Text to read |
┄┄┄┄┄┄┄┄┄┄
More details: The agency is billing the program as an update to the Screening Partnership Program, or SPP, in which 20 U.S. airports currently use private security screeners rather than federal workers.
Why now: The agency says airports that opt into the program would be able to tailor security systems for their facility — and avoid the TSA staffing shortages that became a very public headache at airports during the recent government shutdown over Homeland Security funding.
Read on... for more on the program.
Federal officers handle security screening at all but a small fraction of U.S. airports, but the Trump administration is hoping to change that. Under the Transportation Security Administration's new program called TSA Gold+, private companies would play a much larger role in airport security than they have in decades.
The TSA is set to host officials from airports and security contractors to an "industry day" at its Springfield, Va., headquarters on Thursday, as it looks to develop TSA Gold+, a public-private program that the agency calls "transformative."
The agency is billing the program as an update to the Screening Partnership Program, or SPP, in which 20 U.S. airports currently use private security screeners rather than federal workers.
"TSA Gold+ marks a significant evolution in the agency's approach to aviation security," a TSA spokesperson told NPR via an emailed statement.
The agency says airports that opt into the program would be able to tailor security systems for their facility — and avoid the TSA staffing shortages that became a very public headache at airports during the recent government shutdown over Homeland Security funding.
It also says the program would bring "the latest technology" such as AI tools to airport screening operations, to increase capacity and cut wait times, although the agency did not specify how those gains would be achieved. From the details shared so far, the equipment would be the contractors' responsibility — a departure from the current SPP system, in which TSA controls the equipment and oversees the security contract. The TSA says it would perform the oversight role it currently does.
"Industry partners can manage equipment and introduce innovations, while travelers enjoy a smooth, predictable, and bespoke experience," the TSA said as it unveiled TSA Gold+.
┄┄┄┄┄┄┄┄┄┄
Supplied material |
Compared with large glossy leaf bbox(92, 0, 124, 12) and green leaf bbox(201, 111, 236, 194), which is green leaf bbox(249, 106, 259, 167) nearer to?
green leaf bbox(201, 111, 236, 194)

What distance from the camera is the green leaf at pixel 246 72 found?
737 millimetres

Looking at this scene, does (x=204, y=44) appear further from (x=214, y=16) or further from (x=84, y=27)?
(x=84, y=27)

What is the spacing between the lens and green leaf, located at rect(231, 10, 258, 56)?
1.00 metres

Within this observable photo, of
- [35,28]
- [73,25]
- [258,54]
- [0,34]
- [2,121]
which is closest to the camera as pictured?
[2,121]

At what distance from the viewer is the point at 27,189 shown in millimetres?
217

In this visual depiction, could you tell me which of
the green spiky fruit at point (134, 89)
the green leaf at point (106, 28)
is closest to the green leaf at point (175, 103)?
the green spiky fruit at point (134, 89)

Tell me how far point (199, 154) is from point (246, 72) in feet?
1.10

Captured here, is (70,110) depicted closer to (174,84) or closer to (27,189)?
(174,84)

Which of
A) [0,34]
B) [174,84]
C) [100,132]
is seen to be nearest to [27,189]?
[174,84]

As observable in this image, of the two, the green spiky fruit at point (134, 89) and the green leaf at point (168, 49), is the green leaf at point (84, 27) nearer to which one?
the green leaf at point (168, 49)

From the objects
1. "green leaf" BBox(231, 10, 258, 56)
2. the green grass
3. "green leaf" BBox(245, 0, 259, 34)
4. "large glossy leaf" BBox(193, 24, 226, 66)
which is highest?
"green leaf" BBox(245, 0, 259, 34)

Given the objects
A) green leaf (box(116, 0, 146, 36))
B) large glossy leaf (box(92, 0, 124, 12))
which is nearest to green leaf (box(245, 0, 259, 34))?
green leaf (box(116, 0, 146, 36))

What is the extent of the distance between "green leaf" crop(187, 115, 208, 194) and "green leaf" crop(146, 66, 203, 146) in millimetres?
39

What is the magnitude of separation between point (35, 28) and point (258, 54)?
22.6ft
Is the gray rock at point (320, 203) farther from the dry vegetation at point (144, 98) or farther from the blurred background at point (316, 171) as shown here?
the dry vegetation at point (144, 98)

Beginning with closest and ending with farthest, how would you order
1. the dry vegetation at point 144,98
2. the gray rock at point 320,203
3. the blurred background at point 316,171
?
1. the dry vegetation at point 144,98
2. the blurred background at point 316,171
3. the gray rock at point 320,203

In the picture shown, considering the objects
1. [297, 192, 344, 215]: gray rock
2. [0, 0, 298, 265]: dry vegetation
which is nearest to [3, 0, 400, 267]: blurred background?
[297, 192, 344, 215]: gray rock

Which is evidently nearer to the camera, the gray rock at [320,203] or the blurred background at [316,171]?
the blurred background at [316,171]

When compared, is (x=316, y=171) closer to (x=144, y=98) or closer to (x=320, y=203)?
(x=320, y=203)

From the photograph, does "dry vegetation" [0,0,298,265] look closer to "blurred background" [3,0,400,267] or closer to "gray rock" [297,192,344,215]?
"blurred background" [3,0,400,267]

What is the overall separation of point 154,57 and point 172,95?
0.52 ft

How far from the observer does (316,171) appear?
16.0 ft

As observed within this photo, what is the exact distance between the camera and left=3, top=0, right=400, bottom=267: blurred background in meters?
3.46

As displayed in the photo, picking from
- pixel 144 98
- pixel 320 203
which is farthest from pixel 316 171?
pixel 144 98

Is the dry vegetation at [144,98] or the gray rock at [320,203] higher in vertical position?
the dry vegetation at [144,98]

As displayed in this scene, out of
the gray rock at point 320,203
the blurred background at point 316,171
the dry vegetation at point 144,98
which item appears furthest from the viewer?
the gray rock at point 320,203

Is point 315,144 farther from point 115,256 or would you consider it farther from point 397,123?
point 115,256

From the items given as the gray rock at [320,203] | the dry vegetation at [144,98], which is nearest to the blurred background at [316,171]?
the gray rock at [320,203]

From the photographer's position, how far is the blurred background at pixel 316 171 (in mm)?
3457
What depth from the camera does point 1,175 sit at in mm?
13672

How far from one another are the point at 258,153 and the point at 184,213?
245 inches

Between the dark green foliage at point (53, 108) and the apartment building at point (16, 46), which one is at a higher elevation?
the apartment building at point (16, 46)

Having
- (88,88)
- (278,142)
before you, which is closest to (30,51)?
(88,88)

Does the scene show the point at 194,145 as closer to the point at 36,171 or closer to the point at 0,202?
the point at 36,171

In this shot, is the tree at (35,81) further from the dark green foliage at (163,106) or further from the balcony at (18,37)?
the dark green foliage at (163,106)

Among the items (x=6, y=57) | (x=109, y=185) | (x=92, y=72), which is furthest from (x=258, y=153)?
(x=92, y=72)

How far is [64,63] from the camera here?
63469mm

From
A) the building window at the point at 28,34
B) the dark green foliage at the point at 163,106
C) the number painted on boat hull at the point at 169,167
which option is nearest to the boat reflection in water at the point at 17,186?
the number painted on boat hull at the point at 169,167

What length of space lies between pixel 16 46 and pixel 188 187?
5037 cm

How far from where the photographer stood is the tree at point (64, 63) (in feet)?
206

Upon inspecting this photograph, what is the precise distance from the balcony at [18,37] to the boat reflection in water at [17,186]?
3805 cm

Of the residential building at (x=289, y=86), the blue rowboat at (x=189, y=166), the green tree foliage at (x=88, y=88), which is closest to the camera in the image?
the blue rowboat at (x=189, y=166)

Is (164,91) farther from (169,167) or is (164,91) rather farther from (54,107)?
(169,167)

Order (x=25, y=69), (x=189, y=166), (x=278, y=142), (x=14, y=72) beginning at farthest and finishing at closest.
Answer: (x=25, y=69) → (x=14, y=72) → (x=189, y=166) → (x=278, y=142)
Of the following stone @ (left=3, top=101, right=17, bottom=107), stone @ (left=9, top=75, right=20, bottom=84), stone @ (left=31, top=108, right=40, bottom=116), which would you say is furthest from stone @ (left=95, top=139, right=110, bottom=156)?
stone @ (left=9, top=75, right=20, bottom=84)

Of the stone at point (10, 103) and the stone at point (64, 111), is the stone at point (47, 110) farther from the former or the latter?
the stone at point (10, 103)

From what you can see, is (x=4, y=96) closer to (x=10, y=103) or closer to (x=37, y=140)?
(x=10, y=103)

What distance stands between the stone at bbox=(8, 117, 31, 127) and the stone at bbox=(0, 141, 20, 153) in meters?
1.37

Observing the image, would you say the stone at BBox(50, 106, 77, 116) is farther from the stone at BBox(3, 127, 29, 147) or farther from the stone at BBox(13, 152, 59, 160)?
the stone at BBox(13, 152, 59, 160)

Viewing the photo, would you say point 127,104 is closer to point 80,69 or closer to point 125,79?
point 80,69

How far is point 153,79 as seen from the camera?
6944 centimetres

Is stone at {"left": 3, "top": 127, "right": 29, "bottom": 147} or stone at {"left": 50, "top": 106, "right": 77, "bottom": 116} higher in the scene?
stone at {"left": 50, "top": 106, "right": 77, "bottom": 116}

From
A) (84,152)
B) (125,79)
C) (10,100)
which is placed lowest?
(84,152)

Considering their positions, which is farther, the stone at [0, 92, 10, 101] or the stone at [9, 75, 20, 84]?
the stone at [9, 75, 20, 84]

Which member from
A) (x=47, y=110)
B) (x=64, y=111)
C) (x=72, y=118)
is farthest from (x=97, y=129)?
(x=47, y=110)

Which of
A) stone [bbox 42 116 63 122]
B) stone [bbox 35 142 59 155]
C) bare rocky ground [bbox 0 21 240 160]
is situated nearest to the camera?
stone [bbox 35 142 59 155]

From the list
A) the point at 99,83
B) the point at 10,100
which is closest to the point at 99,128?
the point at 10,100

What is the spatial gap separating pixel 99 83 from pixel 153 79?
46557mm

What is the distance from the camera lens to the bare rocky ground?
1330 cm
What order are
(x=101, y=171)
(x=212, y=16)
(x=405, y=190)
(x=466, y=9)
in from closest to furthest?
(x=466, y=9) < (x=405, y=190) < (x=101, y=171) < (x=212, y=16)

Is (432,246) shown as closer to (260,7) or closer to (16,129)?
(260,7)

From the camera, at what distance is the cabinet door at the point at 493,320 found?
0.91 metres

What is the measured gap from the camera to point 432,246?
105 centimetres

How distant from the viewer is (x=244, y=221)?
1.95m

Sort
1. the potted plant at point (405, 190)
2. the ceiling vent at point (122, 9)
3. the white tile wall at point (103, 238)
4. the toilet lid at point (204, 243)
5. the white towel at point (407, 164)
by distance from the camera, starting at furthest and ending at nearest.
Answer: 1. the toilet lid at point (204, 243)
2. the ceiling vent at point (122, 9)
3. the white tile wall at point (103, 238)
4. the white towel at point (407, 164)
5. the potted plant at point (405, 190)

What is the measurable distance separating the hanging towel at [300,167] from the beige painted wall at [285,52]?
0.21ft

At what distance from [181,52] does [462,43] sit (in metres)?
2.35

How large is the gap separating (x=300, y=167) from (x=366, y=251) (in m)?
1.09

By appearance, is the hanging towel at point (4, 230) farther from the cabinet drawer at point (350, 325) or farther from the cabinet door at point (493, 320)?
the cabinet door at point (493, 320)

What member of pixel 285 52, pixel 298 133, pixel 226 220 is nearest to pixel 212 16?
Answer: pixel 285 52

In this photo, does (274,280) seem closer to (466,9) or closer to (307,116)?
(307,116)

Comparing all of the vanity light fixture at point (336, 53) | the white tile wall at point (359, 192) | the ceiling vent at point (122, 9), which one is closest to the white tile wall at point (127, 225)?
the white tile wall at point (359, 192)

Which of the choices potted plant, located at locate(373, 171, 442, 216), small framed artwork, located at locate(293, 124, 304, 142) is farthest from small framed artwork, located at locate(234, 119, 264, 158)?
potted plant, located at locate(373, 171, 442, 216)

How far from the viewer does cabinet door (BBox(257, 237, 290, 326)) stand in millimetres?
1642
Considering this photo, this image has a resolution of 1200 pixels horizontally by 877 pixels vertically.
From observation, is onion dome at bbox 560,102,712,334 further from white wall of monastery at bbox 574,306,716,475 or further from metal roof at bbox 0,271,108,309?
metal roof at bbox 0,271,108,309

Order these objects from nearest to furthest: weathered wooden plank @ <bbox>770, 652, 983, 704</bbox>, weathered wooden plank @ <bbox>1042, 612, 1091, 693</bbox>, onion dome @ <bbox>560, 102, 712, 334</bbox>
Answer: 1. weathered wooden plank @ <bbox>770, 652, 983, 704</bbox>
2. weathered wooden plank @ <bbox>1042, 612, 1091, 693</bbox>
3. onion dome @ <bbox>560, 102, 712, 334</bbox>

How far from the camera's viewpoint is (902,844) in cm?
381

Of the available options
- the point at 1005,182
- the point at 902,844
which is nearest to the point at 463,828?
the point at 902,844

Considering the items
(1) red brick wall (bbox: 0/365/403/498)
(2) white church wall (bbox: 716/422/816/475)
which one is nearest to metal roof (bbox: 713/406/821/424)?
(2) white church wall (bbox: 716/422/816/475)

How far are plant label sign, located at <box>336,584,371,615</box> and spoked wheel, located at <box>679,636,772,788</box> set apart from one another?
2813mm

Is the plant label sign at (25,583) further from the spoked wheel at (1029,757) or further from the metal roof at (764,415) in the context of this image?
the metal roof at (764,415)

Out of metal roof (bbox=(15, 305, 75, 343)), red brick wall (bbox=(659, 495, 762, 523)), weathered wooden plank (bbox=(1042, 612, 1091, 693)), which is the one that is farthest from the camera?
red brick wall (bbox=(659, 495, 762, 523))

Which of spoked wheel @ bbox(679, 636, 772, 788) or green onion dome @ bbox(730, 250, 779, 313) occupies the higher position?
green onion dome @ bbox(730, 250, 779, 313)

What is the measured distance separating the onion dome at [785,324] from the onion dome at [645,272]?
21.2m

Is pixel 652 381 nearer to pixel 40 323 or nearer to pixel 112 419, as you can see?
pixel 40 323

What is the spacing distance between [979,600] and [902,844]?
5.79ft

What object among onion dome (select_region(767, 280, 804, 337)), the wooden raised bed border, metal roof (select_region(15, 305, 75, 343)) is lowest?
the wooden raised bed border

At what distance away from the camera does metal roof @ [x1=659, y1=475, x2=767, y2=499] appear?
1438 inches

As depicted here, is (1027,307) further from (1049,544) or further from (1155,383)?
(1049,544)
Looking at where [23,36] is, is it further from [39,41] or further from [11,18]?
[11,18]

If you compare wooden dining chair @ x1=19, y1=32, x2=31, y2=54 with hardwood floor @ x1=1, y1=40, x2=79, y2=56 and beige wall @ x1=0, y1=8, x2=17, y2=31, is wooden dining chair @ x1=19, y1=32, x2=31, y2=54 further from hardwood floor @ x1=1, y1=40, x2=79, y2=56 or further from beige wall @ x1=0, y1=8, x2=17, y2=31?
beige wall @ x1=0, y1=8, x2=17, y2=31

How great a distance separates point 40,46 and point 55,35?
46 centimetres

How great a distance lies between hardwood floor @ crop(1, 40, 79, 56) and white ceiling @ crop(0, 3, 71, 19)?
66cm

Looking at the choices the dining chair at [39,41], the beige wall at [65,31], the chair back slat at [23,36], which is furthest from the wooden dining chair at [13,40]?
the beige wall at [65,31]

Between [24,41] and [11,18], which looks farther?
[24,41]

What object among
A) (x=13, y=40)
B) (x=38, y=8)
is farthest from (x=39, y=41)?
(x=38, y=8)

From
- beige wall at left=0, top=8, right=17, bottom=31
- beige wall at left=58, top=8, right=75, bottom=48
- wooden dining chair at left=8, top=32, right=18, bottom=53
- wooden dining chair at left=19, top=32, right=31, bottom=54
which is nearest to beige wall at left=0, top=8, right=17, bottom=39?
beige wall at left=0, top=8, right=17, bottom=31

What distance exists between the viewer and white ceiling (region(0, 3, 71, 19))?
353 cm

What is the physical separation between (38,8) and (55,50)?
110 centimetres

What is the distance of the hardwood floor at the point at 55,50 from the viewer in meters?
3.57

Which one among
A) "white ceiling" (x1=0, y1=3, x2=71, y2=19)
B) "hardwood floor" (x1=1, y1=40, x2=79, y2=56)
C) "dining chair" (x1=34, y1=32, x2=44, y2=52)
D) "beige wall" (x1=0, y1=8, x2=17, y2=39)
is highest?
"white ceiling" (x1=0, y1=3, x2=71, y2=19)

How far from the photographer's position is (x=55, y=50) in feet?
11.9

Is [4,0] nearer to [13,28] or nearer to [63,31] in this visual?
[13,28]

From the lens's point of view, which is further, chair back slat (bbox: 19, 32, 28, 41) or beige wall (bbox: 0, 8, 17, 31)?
┄┄┄┄┄┄┄┄┄┄
Goal of the exercise |
Transcribe the entire text about the TSA Gold+ program word for word. The material shown here has no connection to the text about the TSA Gold+ program.

Expected answer |
More details: The agency is billing the program as an update to the Screening Partnership Program, or SPP, in which 20 U.S. airports currently use private security screeners rather than federal workers.
Why now: The agency says airports that opt into the program would be able to tailor security systems for their facility — and avoid the TSA staffing shortages that became a very public headache at airports during the recent government shutdown over Homeland Security funding.
Read on... for more on the program.
Federal officers handle security screening at all but a small fraction of U.S. airports, but the Trump administration is hoping to change that. Under the Transportation Security Administration's new program called TSA Gold+, private companies would play a much larger role in airport security than they have in decades.
The TSA is set to host officials from airports and security contractors to an "industry day" at its Springfield, Va., headquarters on Thursday, as it looks to develop TSA Gold+, a public-private program that the agency calls "transformative."
The agency is billing the program as an update to the Screening Partnership Program, or SPP, in which 20 U.S. airports currently use private security screeners rather than federal workers.
"TSA Gold+ marks a significant evolution in the agency's approach to aviation security," a TSA spokesperson told NPR via an emailed statement.
The agency says airports that opt into the program would be able to tailor security systems for their facility — and avoid the TSA staffing shortages that became a very public headache at airports during the recent government shutdown over Homeland Security funding.
It also says the program would bring "the latest technology" such as AI tools to airport screening operations, to increase capacity and cut wait times, although the agency did not specify how those gains would be achieved. From the details shared so far, the equipment would be the contractors' responsibility — a departure from the current SPP system, in which TSA controls the equipment and oversees the security contract. The TSA says it would perform the oversight role it currently does.
"Industry partners can manage equipment and introduce innovations, while travelers enjoy a smooth, predictable, and bespoke experience," the TSA said as it unveiled TSA Gold+.